__Objective__
Lay out the material from its first line through the line containing "Answer: the blurred" as a JSON list of strings, one string per line, with blank lines omitted.
--------
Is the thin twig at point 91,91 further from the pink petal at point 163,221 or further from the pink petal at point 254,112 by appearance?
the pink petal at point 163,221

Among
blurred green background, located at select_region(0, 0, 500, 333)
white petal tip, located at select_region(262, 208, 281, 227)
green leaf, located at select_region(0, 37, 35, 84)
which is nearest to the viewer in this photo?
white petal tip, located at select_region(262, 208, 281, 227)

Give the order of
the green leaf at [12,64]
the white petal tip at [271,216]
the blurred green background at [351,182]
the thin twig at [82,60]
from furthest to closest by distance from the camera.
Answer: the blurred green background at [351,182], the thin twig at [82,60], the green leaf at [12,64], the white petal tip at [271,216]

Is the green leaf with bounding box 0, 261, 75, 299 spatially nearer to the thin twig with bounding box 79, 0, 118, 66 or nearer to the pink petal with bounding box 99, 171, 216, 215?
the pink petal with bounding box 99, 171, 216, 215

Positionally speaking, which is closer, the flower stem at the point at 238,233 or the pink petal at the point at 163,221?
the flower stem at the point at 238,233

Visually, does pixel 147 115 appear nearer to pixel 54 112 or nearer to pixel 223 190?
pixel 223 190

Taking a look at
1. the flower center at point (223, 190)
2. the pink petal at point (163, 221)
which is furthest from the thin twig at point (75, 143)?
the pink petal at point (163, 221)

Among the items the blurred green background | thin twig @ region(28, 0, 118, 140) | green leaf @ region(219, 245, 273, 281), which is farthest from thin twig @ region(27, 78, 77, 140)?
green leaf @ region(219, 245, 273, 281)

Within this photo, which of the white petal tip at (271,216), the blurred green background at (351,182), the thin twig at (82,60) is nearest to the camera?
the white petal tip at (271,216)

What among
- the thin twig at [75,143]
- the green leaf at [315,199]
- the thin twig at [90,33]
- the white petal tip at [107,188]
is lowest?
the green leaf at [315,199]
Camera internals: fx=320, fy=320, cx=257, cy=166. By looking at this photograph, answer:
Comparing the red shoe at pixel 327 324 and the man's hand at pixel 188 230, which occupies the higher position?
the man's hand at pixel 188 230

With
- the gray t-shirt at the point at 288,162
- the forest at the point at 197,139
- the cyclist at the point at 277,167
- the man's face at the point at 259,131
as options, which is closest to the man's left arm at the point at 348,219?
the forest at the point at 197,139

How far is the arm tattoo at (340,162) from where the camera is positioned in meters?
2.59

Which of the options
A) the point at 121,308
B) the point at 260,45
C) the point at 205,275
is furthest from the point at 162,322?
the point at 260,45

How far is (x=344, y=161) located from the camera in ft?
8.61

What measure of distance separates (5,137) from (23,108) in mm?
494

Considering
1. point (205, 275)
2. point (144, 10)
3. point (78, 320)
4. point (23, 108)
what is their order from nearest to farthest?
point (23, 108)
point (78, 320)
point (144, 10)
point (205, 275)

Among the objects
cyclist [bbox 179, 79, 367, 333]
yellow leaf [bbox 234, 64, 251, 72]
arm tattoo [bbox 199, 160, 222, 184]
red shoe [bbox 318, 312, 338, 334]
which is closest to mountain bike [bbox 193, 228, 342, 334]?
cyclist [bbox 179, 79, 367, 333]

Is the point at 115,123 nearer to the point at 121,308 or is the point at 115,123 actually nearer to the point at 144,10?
--------
__Response to the exercise__
[
  "Is the thin twig at point 91,91 further from the pink petal at point 163,221 or further from the pink petal at point 254,112 by appearance?",
  "the pink petal at point 163,221",
  "Among",
  "blurred green background, located at select_region(0, 0, 500, 333)",
  "white petal tip, located at select_region(262, 208, 281, 227)",
  "green leaf, located at select_region(0, 37, 35, 84)",
  "which is nearest to the viewer in this photo?",
  "white petal tip, located at select_region(262, 208, 281, 227)",
  "Give the order of",
  "the green leaf at [12,64]",
  "the white petal tip at [271,216]",
  "the blurred green background at [351,182]",
  "the thin twig at [82,60]",
  "from furthest to closest by distance from the camera.",
  "Answer: the blurred green background at [351,182], the thin twig at [82,60], the green leaf at [12,64], the white petal tip at [271,216]"
]